While black workers and youth are disproportionately the victims of police violence and murder, and racism is certainly an element among the police forces, police violence is not rooted in “white racism” as is widely claimed by affluent layers of the middle class and the bourgeois press. Indeed, more whites are killed by police than blacks or other minorities and are subject to the same brutality and violence.

Most recently, 25-year-old white convenience store worker Hannah Fizer of Sedalia, Missouri was murdered by a sheriff’s deputy while on her way to work. And 13-year-old Linden Cameron remains in serious condition at the Primary Children’s Hospital in Salt Lake City, Utah after a police officer with the Salt Lake City Police Department shot him multiple times while he was running away.

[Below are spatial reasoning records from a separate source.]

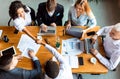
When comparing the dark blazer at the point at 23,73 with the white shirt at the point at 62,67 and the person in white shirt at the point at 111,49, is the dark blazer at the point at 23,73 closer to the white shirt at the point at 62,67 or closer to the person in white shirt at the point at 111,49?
the white shirt at the point at 62,67

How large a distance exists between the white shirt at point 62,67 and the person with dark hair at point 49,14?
502 mm

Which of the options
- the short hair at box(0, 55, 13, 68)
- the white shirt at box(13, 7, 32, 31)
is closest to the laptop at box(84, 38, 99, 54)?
the white shirt at box(13, 7, 32, 31)

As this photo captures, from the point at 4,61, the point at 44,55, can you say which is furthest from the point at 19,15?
the point at 4,61

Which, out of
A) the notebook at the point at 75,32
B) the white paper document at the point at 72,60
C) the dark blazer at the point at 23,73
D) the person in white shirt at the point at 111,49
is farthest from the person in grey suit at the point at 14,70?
the person in white shirt at the point at 111,49

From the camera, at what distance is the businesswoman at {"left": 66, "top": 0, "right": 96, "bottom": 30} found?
3.17m

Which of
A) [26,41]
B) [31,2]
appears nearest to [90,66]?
[26,41]

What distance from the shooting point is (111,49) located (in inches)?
117

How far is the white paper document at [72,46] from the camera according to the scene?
119 inches

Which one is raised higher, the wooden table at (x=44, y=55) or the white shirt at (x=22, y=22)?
the white shirt at (x=22, y=22)

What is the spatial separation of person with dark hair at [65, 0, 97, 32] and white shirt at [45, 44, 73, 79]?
19.4 inches

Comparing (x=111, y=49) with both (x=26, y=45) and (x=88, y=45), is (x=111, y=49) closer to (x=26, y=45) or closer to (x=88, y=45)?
(x=88, y=45)

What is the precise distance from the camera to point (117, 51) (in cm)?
286

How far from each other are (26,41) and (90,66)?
90 centimetres

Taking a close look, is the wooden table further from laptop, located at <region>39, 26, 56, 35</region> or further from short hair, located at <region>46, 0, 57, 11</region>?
short hair, located at <region>46, 0, 57, 11</region>
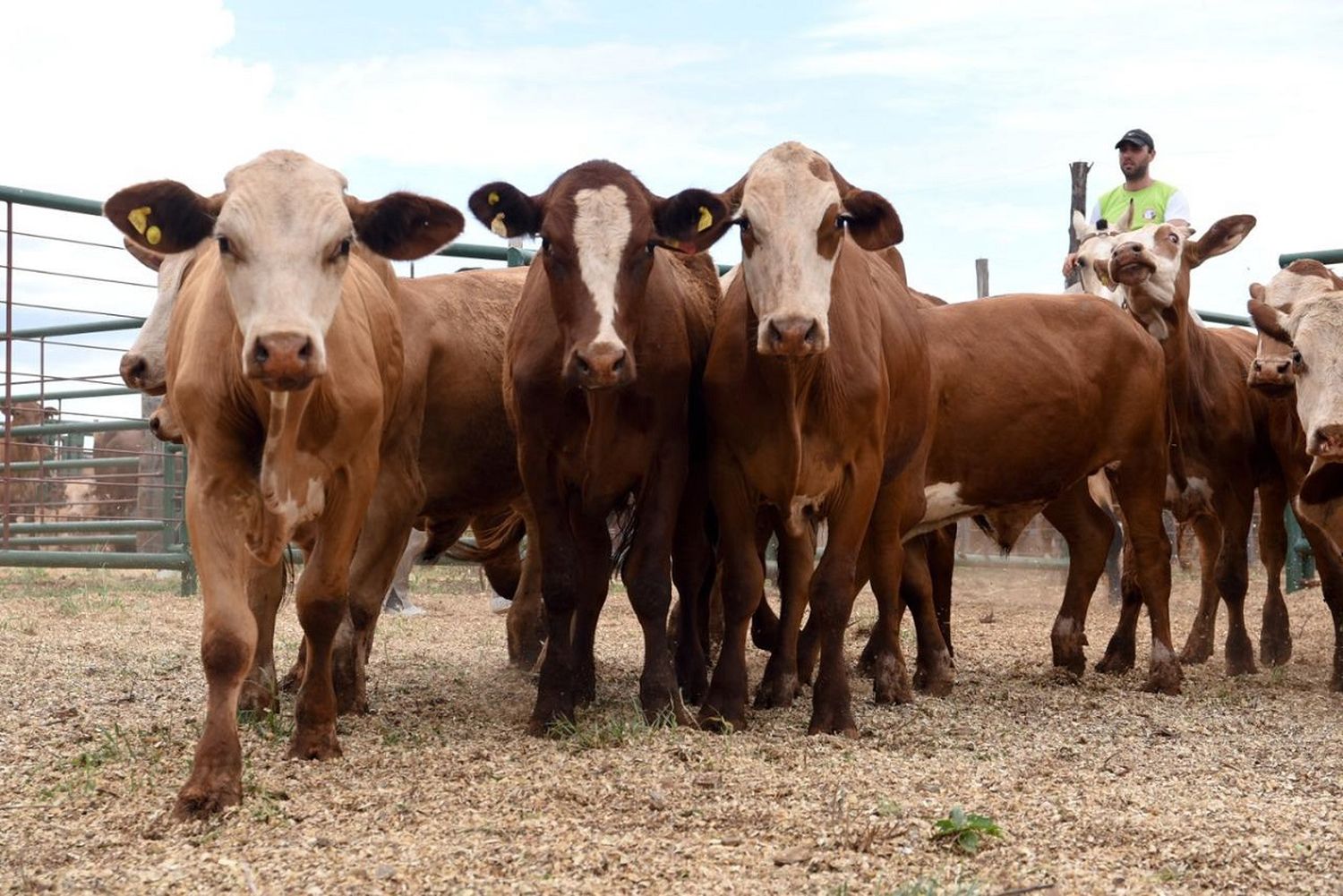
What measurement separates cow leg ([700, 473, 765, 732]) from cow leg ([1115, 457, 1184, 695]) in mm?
2401

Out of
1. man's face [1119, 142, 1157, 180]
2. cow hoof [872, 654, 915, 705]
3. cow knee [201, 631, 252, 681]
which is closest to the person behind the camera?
cow knee [201, 631, 252, 681]

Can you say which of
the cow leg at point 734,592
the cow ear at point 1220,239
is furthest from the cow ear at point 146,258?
the cow ear at point 1220,239

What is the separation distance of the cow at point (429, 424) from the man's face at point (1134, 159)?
4.57 m

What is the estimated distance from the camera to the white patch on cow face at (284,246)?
4.25m

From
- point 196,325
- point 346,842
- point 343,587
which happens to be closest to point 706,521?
point 343,587

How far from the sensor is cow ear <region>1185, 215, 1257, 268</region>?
8.23 meters

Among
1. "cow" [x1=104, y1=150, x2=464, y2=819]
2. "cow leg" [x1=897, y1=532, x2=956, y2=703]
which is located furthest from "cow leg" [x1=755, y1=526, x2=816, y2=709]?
"cow" [x1=104, y1=150, x2=464, y2=819]

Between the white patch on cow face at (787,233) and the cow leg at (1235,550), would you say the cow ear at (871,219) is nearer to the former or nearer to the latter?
the white patch on cow face at (787,233)

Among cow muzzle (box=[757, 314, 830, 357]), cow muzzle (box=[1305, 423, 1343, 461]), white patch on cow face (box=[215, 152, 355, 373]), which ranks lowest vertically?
cow muzzle (box=[1305, 423, 1343, 461])

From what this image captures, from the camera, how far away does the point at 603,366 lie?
5.05m

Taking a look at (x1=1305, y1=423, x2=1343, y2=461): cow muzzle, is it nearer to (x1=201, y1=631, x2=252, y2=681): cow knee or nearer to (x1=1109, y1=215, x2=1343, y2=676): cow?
(x1=1109, y1=215, x2=1343, y2=676): cow

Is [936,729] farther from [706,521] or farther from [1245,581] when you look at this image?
[1245,581]

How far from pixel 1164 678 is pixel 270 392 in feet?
14.2

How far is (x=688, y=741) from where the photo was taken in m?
4.92
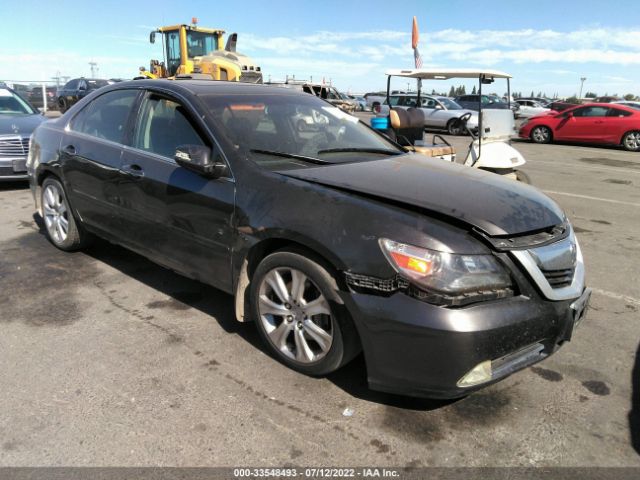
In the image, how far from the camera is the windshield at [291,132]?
3.30 m

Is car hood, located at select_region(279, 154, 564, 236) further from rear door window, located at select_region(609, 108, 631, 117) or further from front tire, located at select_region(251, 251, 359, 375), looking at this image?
rear door window, located at select_region(609, 108, 631, 117)

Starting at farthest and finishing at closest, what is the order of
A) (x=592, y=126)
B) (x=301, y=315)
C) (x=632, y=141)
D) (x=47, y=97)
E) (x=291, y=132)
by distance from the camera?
1. (x=47, y=97)
2. (x=592, y=126)
3. (x=632, y=141)
4. (x=291, y=132)
5. (x=301, y=315)

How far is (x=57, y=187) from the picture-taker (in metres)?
4.84

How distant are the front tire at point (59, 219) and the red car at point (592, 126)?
56.5 feet

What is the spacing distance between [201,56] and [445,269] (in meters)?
17.1

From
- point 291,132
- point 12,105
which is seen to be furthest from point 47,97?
point 291,132

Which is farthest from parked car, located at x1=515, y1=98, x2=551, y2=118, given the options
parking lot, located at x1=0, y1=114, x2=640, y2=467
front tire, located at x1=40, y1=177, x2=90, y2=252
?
parking lot, located at x1=0, y1=114, x2=640, y2=467

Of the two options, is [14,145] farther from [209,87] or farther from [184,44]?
[184,44]

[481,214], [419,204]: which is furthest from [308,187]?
[481,214]

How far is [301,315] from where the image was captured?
113 inches

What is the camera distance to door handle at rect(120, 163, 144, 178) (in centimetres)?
373

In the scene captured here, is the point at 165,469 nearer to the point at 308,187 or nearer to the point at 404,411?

The main factor in police violence is not race but class. Around 1,000 people are killed by police every year in the United States. What they all share in common is they are part of the poorest and most exploited layers of the working class, white, black or immigrant.

As the protests against police violence in Nigeria show, the police are an arm of the capitalist state across the world. They are the “special bodies of armed men,” as Engels noted on the nature of the capitalist state, tasked with protecting the property, wealth, and power of the ruling class from the working class.

The protests from Waukegan, Illinois to Nigeria against police violence are part of the international upsurge of the working class against the daily violence of the capitalist system.